Крышу кабины задела ветка, потом еще одна. Дорога сузилась и нырнула в маленькую рощу.
— Тебе что, больше негде подработать? Все-таки студент блестящего университета…
— Что сейчас блестит… — пробормотал Гай угрюмо. — Ничего не осталось… блестящего…
— Да репетитором бы нанялся… несложно и пристойно, а здесь… пыль глотаешь…
— Здесь лучше.
— Объясни.
Гай разозлился не на шутку. Вот прицепился, клещ, ничего не было в договоре о том, что он будет болтать всю дорогу…
— Платят хорошо, — выдавил он неохотно. Передохнул и добавил совершенно неожиданно для себя: — И потом, я отсюда родом.
Нет, ну что за сила дернула за его неболтливый, в общем-то, язык?!
Крысолов хмыкнул. Поерзал, устраиваясь поудобнее:
— Ой как интересно… Из Лура?
— Из Косых Углов. Это западнее.
— Смотри ты, совсем ведь рядом… К родителям ездишь?
Гай хотел соврать, но не решился:
— Нет.
Этим «нет» он изо всех сил попытался поставить жирную точку; Крысолов, однако, плевать хотел на все знаки препинания.
— Нет? Но родители живы, надеюсь?
— И я надеюсь, — пробормотал Гай устало.
— Да где же они у тебя?
— А кто его знает…
И снова они молчали, но Крысолов не отводил взгляда, смотрел на Гая, и сквозь Гая, и внутрь Гая, в самое нутро, и тот не выдержал наконец:
— Ну не хочу я говорить! Причем тут… Мы что, об этом уговаривались? «За жизнь» рассказывать — уговаривались, да?!
— Не кричи.
Гай осекся. Фургончик, пискнув тормозами, остановился у обочины; Гай стискивал зубы, ему казалось, что он — закупоренный кувшин со жгучим содержимым, и печать во-вот слетит, потому что нечто, наполняющее сосуд по самое горлышко, поднимается и растет, и просит выхода…

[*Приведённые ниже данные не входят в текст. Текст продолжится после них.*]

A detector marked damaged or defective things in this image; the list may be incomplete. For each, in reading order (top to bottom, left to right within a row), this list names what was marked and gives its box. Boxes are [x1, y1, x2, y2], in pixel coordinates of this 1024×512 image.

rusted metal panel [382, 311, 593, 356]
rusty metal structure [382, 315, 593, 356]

Его распирали слова. Он как мог сдерживался — но слова стояли уже у самого горла.
— Ну… Да ладно, не держи себя. Я слушаю, парень.
И, как ребенок, на чье плечо легла рука неумолимого взрослого, Гай начал, сперва медленно и запинаясь, а потом все быстрее и проще, и даже с неким странным облегчением:
— Ну… мать моя родом из столицы. Двадцать лет назад там была заварушка, еще самая первая… А она на вид была явная северянка, а к северянам относились что ни день, то гаже, ей пришлось бежать… В Косых Углах она как раз и осела. А отец тоже был пришлый, из предгорий, там ему видение было или что-то в этом роде, что он человечество должен… спасать… И когда я родился, отца уже и близко не было — предназначение у него… штука суровая, на месте не посидишь… Он пошел творить благо, мать осталась одна, и ей, я думаю, туго пришлось, и я, как говорили, потому только выжил, что родился уж больно здоровущим, килограммов на пять. Я очень долго себя не помню, в пять лет — не помню, в семь — не помню еще… А потом появился Иль.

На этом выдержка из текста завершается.